To solve the problem, let's break it down step by step. ### Step 1: Understand the Problem We need to find the total time \( t \) for which the stone remains in the air. We know that the distance covered in the last second of the motion is equal to the distance covered in the first 5 seconds. ### Step 2: Use the Equation for Distance in Free Fall The distance \( s \) covered by a freely falling object can be calculated using the formula: \[ s = ut + \frac{1}{2}gt^2 \] Since the stone is falling freely from rest, the initial velocity \( u = 0 \).
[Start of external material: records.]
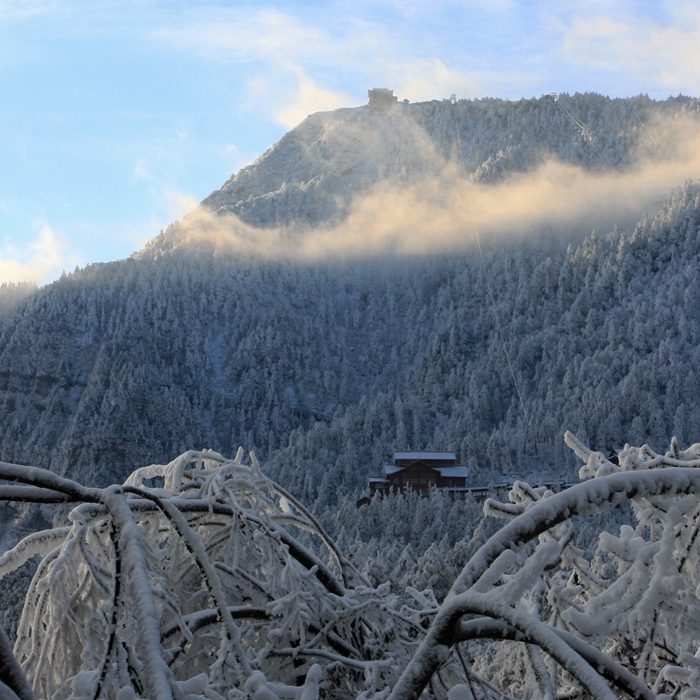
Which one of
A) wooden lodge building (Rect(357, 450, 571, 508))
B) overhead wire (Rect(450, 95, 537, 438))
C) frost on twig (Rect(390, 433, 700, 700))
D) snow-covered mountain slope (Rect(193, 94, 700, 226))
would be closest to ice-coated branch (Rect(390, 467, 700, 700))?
frost on twig (Rect(390, 433, 700, 700))

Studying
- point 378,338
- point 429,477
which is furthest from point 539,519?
point 378,338

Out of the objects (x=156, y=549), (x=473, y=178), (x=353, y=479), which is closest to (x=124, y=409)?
(x=353, y=479)

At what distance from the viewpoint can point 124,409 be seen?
82562 mm

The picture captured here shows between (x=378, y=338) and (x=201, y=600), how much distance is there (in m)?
105

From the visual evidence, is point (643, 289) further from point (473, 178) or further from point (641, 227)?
point (473, 178)

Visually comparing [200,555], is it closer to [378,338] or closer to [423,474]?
[423,474]

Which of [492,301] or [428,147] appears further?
[428,147]

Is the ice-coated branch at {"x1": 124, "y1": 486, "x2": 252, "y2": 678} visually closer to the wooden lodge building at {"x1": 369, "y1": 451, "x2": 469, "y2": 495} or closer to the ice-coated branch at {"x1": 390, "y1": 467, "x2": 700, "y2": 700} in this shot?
the ice-coated branch at {"x1": 390, "y1": 467, "x2": 700, "y2": 700}

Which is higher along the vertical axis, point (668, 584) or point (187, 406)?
point (668, 584)

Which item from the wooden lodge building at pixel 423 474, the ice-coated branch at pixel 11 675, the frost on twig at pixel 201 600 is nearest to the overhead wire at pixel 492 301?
the wooden lodge building at pixel 423 474

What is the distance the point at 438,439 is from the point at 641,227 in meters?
31.6

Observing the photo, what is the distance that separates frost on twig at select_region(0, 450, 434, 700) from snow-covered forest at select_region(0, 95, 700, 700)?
3619cm

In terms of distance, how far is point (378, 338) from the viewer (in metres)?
108

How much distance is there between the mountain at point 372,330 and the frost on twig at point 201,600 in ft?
176
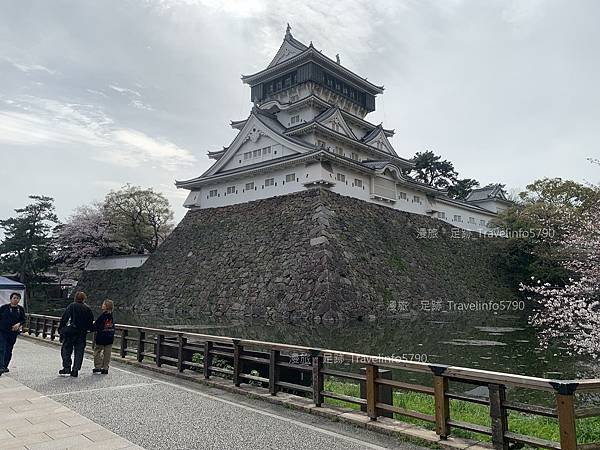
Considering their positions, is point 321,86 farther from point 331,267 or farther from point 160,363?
point 160,363

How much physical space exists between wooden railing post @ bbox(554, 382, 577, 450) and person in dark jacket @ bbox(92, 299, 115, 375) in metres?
7.20

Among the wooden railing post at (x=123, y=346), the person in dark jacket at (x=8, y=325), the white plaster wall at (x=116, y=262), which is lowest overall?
the wooden railing post at (x=123, y=346)

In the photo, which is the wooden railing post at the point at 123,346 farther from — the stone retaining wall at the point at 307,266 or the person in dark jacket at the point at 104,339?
the stone retaining wall at the point at 307,266

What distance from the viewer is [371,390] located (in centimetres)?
512

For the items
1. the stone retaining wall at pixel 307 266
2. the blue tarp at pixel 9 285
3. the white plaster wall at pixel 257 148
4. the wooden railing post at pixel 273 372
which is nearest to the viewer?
the wooden railing post at pixel 273 372

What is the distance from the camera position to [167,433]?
15.5ft

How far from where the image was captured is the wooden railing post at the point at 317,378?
564 centimetres

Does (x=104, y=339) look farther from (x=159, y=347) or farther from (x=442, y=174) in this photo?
(x=442, y=174)

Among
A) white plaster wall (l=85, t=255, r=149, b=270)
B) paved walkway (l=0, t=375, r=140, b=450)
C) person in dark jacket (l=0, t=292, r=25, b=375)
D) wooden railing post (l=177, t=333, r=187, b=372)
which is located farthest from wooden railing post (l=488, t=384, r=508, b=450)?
white plaster wall (l=85, t=255, r=149, b=270)

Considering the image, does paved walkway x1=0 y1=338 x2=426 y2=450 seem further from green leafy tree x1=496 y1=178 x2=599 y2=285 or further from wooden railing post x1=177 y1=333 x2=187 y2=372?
green leafy tree x1=496 y1=178 x2=599 y2=285

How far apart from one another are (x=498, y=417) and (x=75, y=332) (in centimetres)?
708

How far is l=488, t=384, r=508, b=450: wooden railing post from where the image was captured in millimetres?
3994

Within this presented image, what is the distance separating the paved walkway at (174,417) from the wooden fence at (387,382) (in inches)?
15.8

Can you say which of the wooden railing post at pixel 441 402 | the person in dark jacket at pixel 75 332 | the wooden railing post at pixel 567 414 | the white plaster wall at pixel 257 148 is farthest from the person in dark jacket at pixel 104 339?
the white plaster wall at pixel 257 148
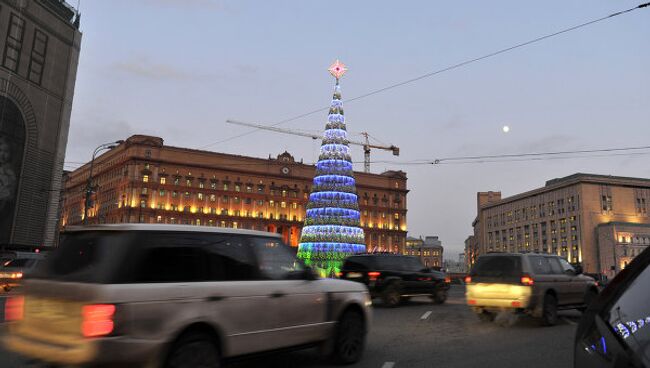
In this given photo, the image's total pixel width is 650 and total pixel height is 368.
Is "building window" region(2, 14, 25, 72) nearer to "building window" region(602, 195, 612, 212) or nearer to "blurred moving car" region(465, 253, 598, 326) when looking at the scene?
"blurred moving car" region(465, 253, 598, 326)

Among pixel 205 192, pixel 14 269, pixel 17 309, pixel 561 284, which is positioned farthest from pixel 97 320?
pixel 205 192

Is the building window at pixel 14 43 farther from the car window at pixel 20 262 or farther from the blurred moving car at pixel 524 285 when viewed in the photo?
the blurred moving car at pixel 524 285

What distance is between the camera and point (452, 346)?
930 cm

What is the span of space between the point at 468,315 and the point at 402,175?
421ft

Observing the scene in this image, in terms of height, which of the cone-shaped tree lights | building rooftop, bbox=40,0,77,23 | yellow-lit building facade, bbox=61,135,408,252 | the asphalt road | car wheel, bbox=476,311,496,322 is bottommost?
the asphalt road

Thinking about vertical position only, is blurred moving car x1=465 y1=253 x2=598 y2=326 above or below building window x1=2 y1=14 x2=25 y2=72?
below

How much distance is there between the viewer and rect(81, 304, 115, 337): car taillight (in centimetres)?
468

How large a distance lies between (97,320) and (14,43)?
1939 inches

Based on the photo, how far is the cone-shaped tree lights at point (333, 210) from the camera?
4469 cm

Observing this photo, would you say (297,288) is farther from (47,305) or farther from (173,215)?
(173,215)

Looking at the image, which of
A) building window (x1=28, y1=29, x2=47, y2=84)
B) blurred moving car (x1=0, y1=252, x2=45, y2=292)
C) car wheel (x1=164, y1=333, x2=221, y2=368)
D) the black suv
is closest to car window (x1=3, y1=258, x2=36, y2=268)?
blurred moving car (x1=0, y1=252, x2=45, y2=292)

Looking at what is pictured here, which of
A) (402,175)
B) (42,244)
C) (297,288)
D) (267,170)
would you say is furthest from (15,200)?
(402,175)

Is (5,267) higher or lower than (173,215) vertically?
lower

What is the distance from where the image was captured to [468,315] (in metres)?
15.1
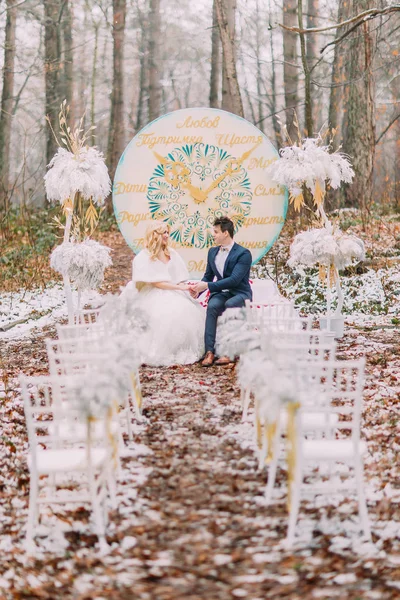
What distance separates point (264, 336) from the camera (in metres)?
4.73

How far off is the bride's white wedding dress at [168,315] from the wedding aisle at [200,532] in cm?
216

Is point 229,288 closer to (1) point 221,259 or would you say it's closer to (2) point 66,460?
(1) point 221,259

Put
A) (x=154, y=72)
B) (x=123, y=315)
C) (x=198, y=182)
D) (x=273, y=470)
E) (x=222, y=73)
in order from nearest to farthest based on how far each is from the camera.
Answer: (x=273, y=470)
(x=123, y=315)
(x=198, y=182)
(x=222, y=73)
(x=154, y=72)

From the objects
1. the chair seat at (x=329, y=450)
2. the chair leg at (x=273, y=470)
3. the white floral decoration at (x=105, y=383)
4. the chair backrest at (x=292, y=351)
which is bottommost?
the chair leg at (x=273, y=470)

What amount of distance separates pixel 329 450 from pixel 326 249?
4.96 m

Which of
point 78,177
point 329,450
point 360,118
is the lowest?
point 329,450

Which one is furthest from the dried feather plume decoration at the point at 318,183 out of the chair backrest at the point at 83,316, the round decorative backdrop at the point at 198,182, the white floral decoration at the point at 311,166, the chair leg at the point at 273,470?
the chair leg at the point at 273,470

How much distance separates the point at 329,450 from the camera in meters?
4.14

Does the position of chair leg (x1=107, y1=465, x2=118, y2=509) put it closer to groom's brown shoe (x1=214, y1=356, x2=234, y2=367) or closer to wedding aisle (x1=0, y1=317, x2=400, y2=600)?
wedding aisle (x1=0, y1=317, x2=400, y2=600)

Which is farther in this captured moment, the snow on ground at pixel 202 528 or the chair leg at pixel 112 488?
the chair leg at pixel 112 488

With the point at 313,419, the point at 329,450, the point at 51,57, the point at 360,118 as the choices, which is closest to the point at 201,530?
the point at 329,450

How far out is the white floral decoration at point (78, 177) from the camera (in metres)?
8.40

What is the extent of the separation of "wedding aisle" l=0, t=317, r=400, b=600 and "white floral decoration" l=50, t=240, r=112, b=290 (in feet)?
8.97

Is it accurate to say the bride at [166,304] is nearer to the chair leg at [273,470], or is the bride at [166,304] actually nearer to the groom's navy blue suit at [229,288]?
the groom's navy blue suit at [229,288]
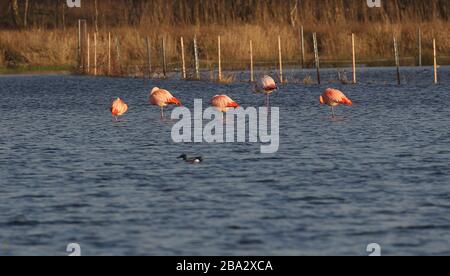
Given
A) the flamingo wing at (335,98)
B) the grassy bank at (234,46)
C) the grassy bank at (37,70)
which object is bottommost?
the flamingo wing at (335,98)

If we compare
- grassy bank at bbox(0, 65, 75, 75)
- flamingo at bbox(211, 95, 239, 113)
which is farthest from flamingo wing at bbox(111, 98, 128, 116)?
grassy bank at bbox(0, 65, 75, 75)

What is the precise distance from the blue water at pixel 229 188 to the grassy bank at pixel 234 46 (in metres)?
33.4

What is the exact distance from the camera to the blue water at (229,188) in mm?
16297

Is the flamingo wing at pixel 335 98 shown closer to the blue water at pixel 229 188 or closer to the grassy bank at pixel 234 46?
the blue water at pixel 229 188

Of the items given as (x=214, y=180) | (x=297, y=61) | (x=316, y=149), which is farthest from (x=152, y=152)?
(x=297, y=61)

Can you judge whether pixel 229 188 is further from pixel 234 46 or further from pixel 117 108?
pixel 234 46

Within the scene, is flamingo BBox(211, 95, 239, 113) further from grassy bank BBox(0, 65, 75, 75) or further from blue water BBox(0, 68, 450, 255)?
grassy bank BBox(0, 65, 75, 75)

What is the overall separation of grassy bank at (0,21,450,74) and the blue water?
110 ft

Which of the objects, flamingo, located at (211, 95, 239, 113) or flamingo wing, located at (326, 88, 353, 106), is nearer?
flamingo, located at (211, 95, 239, 113)

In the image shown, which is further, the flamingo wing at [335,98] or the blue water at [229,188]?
the flamingo wing at [335,98]

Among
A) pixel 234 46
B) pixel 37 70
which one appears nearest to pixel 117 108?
pixel 234 46

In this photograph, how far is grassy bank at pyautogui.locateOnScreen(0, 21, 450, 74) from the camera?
71.9 metres

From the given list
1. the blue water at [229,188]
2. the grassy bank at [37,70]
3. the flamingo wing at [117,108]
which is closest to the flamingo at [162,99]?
the blue water at [229,188]
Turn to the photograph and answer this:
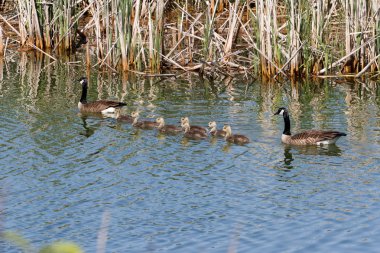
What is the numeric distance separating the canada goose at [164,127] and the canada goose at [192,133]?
0.20m

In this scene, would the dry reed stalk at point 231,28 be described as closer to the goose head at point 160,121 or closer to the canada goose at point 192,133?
the goose head at point 160,121

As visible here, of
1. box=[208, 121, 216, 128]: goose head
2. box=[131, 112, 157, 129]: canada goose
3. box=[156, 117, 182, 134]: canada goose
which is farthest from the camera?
box=[131, 112, 157, 129]: canada goose

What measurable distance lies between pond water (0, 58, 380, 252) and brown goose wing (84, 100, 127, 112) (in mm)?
322

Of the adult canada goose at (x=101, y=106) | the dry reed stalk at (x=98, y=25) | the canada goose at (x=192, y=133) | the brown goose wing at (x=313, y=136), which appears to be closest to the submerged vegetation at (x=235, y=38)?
the dry reed stalk at (x=98, y=25)

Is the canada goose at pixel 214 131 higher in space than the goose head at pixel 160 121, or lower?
lower

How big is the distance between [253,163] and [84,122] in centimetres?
483

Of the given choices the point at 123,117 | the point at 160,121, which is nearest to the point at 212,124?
the point at 160,121

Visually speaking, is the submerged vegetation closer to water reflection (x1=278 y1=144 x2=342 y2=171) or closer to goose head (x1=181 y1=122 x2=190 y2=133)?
goose head (x1=181 y1=122 x2=190 y2=133)

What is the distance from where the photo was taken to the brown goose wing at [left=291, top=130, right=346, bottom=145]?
45.6 feet

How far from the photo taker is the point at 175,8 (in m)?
26.6

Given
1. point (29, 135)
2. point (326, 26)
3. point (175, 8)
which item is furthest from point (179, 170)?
point (175, 8)

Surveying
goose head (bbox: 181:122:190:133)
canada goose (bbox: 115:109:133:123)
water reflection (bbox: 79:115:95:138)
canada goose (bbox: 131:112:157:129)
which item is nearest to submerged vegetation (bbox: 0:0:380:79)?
water reflection (bbox: 79:115:95:138)

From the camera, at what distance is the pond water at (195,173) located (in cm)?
983

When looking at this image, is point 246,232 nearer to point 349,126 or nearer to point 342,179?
point 342,179
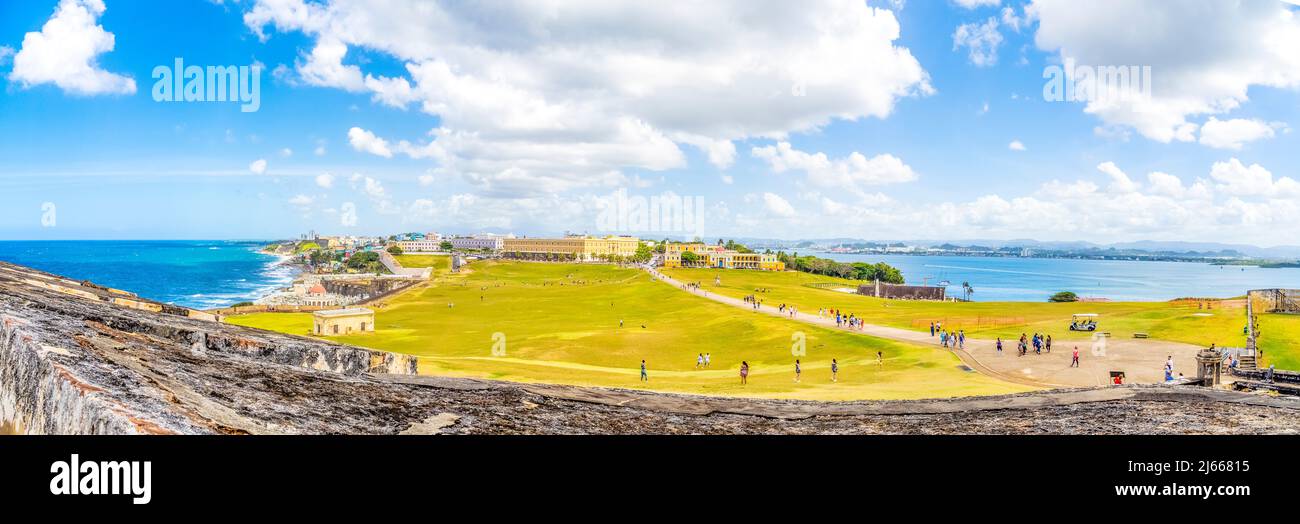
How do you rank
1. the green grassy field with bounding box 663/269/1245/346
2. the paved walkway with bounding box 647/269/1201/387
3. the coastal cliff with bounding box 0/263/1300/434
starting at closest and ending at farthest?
1. the coastal cliff with bounding box 0/263/1300/434
2. the paved walkway with bounding box 647/269/1201/387
3. the green grassy field with bounding box 663/269/1245/346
Thus, the formula simplifies to: \[ s = \frac{1}{2}gt^2 \] ### Step 3: Calculate Distance in the First 5 Seconds Using the formula for the first 5 seconds: \[ s_{5} = \frac{1}{2}g(5^2) = \frac{1}{2}g(25) = \frac{25g}{2} \] ### Step 4: Calculate Distance in the Last Second The distance covered in the last second can be calculated using the formula for distance in the \( n \)-th second: \[ s_n = u + \frac{1}{2}g(2t - 1) \] Again, since \( u = 0 \): \[ s_{last} = \frac{1}{2}g(2t - 1) \] ### Step 5: Set the Distances Equal According to the problem, the distance covered in the last second is equal to the distance covered in the first 5 seconds: \[ \frac{1}{2}g(2t - 1) = \frac{25g}{2} \] ### Step 6: Simplify the Equation We can cancel \( \frac{1}{2}g \) from both sides (assuming \( g \neq 0 \)): \[ 2t - 1 = 25 \] ### Step 7: Solve for \( t \) Now, solve for \( t \): \[ 2t = 25 + 1 \] \[ 2t = 26 \] \[ t = \frac{26}{2} = 13 \text{ seconds} \] ### Conclusion The stone remained in the air for **13 seconds**. ---